● DATASET EXCERPTS
+--

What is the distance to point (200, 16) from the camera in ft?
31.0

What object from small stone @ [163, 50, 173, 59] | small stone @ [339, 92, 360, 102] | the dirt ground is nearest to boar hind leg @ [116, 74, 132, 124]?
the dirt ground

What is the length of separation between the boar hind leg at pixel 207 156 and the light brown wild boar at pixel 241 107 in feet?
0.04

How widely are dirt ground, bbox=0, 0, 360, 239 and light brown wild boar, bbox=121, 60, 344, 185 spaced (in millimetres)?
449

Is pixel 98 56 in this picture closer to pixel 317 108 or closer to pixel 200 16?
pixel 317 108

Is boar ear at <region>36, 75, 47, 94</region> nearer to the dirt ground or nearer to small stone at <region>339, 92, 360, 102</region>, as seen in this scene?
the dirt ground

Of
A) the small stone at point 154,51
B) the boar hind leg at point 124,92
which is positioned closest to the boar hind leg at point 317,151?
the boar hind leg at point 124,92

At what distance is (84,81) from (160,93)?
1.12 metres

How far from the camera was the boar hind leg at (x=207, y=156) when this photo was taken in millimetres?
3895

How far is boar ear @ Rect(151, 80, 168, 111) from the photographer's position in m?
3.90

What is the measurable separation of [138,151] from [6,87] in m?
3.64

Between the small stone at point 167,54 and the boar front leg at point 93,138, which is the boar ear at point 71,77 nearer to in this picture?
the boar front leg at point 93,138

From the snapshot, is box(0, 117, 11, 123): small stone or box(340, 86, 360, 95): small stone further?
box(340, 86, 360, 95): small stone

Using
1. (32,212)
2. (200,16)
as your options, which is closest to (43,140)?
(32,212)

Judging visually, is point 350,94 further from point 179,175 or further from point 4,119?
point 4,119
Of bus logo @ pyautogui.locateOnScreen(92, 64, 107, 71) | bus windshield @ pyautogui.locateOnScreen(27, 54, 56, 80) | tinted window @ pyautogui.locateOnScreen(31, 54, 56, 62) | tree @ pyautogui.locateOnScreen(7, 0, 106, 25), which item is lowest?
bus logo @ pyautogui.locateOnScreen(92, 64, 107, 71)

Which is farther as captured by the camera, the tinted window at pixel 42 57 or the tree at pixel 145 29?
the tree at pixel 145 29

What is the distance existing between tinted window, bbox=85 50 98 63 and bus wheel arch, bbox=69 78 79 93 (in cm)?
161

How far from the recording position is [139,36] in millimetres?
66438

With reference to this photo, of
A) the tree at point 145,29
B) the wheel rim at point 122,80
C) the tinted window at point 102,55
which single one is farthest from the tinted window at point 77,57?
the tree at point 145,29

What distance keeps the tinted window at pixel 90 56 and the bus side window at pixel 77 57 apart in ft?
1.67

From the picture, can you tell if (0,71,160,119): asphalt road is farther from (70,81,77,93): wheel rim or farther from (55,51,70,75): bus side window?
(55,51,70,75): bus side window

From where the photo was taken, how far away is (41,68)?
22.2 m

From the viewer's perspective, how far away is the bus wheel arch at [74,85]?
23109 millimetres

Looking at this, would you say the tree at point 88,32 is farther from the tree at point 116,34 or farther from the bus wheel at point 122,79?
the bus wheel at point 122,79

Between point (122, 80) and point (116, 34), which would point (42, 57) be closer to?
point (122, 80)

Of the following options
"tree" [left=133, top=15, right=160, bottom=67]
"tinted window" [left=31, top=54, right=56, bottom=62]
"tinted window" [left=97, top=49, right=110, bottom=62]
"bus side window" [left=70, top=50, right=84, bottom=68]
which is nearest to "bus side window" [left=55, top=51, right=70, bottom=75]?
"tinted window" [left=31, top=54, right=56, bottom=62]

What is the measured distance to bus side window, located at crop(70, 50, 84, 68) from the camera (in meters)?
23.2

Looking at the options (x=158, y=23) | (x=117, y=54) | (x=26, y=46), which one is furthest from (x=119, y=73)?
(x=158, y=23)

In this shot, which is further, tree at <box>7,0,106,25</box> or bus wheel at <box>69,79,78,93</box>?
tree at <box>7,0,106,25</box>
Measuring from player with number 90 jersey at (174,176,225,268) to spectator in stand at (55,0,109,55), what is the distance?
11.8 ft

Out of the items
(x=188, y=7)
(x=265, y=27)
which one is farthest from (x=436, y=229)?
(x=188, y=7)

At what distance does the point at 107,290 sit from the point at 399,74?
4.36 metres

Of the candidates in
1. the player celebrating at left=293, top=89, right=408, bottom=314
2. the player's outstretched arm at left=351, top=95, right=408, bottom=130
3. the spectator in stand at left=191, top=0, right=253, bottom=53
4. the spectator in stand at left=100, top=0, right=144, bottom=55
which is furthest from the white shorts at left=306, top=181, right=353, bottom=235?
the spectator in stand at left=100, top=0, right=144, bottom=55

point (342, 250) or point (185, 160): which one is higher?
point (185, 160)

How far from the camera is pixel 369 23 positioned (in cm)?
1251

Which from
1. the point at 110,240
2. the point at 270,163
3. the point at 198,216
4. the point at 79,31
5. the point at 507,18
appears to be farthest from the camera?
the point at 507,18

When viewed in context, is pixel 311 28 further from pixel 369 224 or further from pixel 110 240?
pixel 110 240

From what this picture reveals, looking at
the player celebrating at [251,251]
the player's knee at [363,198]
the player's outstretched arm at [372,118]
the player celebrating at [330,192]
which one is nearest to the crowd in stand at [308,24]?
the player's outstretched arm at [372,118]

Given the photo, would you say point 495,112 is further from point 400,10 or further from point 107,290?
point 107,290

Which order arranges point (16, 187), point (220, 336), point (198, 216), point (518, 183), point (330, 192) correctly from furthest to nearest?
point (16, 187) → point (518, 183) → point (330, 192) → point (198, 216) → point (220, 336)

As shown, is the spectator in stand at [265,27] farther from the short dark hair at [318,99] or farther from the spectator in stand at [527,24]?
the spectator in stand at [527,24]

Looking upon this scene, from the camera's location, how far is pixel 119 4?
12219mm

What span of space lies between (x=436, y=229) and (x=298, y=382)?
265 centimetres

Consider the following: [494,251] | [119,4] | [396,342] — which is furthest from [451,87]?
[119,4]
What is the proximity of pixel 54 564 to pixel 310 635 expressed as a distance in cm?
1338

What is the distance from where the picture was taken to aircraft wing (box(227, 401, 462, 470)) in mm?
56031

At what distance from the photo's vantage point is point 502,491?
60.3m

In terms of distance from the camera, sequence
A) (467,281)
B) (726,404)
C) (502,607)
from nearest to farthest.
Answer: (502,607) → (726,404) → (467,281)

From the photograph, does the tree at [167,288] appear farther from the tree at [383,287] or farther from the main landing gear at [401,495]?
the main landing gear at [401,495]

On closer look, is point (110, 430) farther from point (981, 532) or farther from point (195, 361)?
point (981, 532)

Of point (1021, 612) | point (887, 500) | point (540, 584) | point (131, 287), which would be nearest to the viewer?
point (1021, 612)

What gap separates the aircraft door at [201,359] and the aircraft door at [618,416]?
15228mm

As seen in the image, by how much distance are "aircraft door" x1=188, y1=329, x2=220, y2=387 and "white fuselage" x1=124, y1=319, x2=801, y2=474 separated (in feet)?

+--

● DIRECTION
Copy the full listing above verbatim, keeping every line in its original order and wording.

● FULL OUTPUT
What is the distance to point (200, 16) from the camera in ft?
31.0

What object from small stone @ [163, 50, 173, 59] | small stone @ [339, 92, 360, 102] | the dirt ground is nearest to boar hind leg @ [116, 74, 132, 124]?
the dirt ground

What is the length of separation between the boar hind leg at pixel 207 156 and the light brown wild boar at pixel 241 107 in feet?
0.04

How widely are dirt ground, bbox=0, 0, 360, 239 and light brown wild boar, bbox=121, 60, 344, 185 spaced (in millimetres)?
449

Is pixel 98 56 in this picture closer to pixel 317 108 or closer to pixel 200 16?
pixel 317 108

Is boar ear at <region>36, 75, 47, 94</region> nearer to the dirt ground or nearer to small stone at <region>339, 92, 360, 102</region>, as seen in this scene?
the dirt ground

Of
A) the small stone at point 154,51
B) the boar hind leg at point 124,92
which is positioned closest to the boar hind leg at point 317,151?
the boar hind leg at point 124,92

At what distance is (84,81) from (160,93)?
1.12 metres

How far from the camera was the boar hind leg at (x=207, y=156) when this photo was taken in millimetres?
3895

How far is boar ear @ Rect(151, 80, 168, 111) from the photographer's position in m?
3.90

What is the measurable separation of [138,151] from [6,87] in m?
3.64

Between the small stone at point 167,54 and the boar front leg at point 93,138, which is the boar ear at point 71,77 nearer to in this picture?
the boar front leg at point 93,138

From the snapshot, is box(0, 117, 11, 123): small stone or box(340, 86, 360, 95): small stone further?
box(340, 86, 360, 95): small stone

Using
1. (32,212)
2. (200,16)
as your options, which is closest to (43,140)?
(32,212)

Judging visually, is point 350,94 further from point 179,175 or further from point 4,119?
point 4,119
Of bus logo @ pyautogui.locateOnScreen(92, 64, 107, 71) | bus windshield @ pyautogui.locateOnScreen(27, 54, 56, 80) | tinted window @ pyautogui.locateOnScreen(31, 54, 56, 62) | tree @ pyautogui.locateOnScreen(7, 0, 106, 25), which item is lowest?
bus logo @ pyautogui.locateOnScreen(92, 64, 107, 71)

Which is farther as captured by the camera, the tinted window at pixel 42 57 or the tree at pixel 145 29?
the tree at pixel 145 29

What is the distance existing between tinted window, bbox=85 50 98 63 and bus wheel arch, bbox=69 78 79 93 (in cm)?
161

How far from the recording position is [139,36] in millimetres?
66438

With reference to this photo, of
A) the tree at point 145,29
B) the wheel rim at point 122,80
C) the tinted window at point 102,55
which single one is farthest from the tinted window at point 77,57?
the tree at point 145,29

What distance keeps the tinted window at pixel 90 56 and the bus side window at pixel 77 57 apart in ft?
1.67

From the picture, can you tell if (0,71,160,119): asphalt road is farther from (70,81,77,93): wheel rim or farther from (55,51,70,75): bus side window?
(55,51,70,75): bus side window

From where the photo was taken, how far away is (41,68)?
22.2 m

From the viewer's perspective, how far away is the bus wheel arch at [74,85]?
23109 millimetres

Looking at this, would you say the tree at point 88,32 is farther from the tree at point 116,34 or farther from the bus wheel at point 122,79?
the bus wheel at point 122,79

Between point (122, 80) and point (116, 34), which would point (42, 57) be closer to?
point (122, 80)

Of the following options
"tree" [left=133, top=15, right=160, bottom=67]
"tinted window" [left=31, top=54, right=56, bottom=62]
"tinted window" [left=97, top=49, right=110, bottom=62]
"bus side window" [left=70, top=50, right=84, bottom=68]
which is nearest to "bus side window" [left=55, top=51, right=70, bottom=75]?
"tinted window" [left=31, top=54, right=56, bottom=62]

What is the measured distance to bus side window, located at crop(70, 50, 84, 68) from the camera (in meters)?
23.2

Looking at the options (x=158, y=23) | (x=117, y=54) | (x=26, y=46), which one is furthest from (x=119, y=73)?
(x=158, y=23)

In this shot, which is further, tree at <box>7,0,106,25</box> or bus wheel at <box>69,79,78,93</box>?
tree at <box>7,0,106,25</box>
Measuring from player with number 90 jersey at (174,176,225,268) to spectator in stand at (55,0,109,55), what is the distance?
11.8 ft

Out of the items
(x=188, y=7)
(x=265, y=27)
which one is farthest from (x=436, y=229)?
(x=188, y=7)

At what distance does the point at 107,290 sit from the point at 399,74?
4.36 metres

Of the candidates in
1. the player celebrating at left=293, top=89, right=408, bottom=314
2. the player's outstretched arm at left=351, top=95, right=408, bottom=130
3. the spectator in stand at left=191, top=0, right=253, bottom=53
4. the spectator in stand at left=100, top=0, right=144, bottom=55
which is furthest from the white shorts at left=306, top=181, right=353, bottom=235?
the spectator in stand at left=100, top=0, right=144, bottom=55

point (342, 250) or point (185, 160): which one is higher?
point (185, 160)

How far from the camera is pixel 369 23 positioned (in cm)?
1251

Which from
1. the point at 110,240
2. the point at 270,163
3. the point at 198,216
4. the point at 79,31
5. the point at 507,18
appears to be farthest from the camera?
the point at 507,18

When viewed in context, is pixel 311 28 further from pixel 369 224 or further from pixel 110 240?
pixel 110 240

From what this picture reveals, looking at
the player celebrating at [251,251]
the player's knee at [363,198]
the player's outstretched arm at [372,118]
the player celebrating at [330,192]
which one is nearest to the crowd in stand at [308,24]?
the player's outstretched arm at [372,118]

Given the photo, would you say point 495,112 is further from point 400,10 or further from point 107,290?
point 107,290

Which order arranges point (16, 187), point (220, 336), point (198, 216), point (518, 183), point (330, 192) correctly from furthest to nearest?
point (16, 187) → point (518, 183) → point (330, 192) → point (198, 216) → point (220, 336)

As shown, is the spectator in stand at [265,27] farther from the short dark hair at [318,99] or farther from the spectator in stand at [527,24]?
the spectator in stand at [527,24]

Looking upon this scene, from the camera's location, how far is pixel 119 4?
12219mm

What span of space lies between (x=436, y=229) and (x=298, y=382)?
265 centimetres

Consider the following: [494,251] | [119,4] | [396,342] — which is furthest from [451,87]?
[119,4]
What is the proximity of pixel 54 564 to pixel 310 635 expressed as a distance in cm?
1338

What is the distance from where the picture was taken to aircraft wing (box(227, 401, 462, 470)) in mm?
56031

At what distance from the photo's vantage point is point 502,491?
60.3m

In terms of distance from the camera, sequence
A) (467,281)
B) (726,404)
C) (502,607)
from nearest to farthest.
Answer: (502,607) → (726,404) → (467,281)

From the photograph, does the tree at [167,288] appear farther from the tree at [383,287] or farther from the main landing gear at [401,495]?
the main landing gear at [401,495]

On closer look, is point (110, 430) farther from point (981, 532) or farther from point (195, 361)?
point (981, 532)

Of point (1021, 612) | point (887, 500) | point (540, 584) | point (131, 287), which would be nearest to the viewer?
point (1021, 612)

What gap separates the aircraft door at [201,359] and the aircraft door at [618,416]?
15228mm

As seen in the image, by how much distance are "aircraft door" x1=188, y1=329, x2=220, y2=387 and "white fuselage" x1=124, y1=319, x2=801, y2=474 separated (in feet)?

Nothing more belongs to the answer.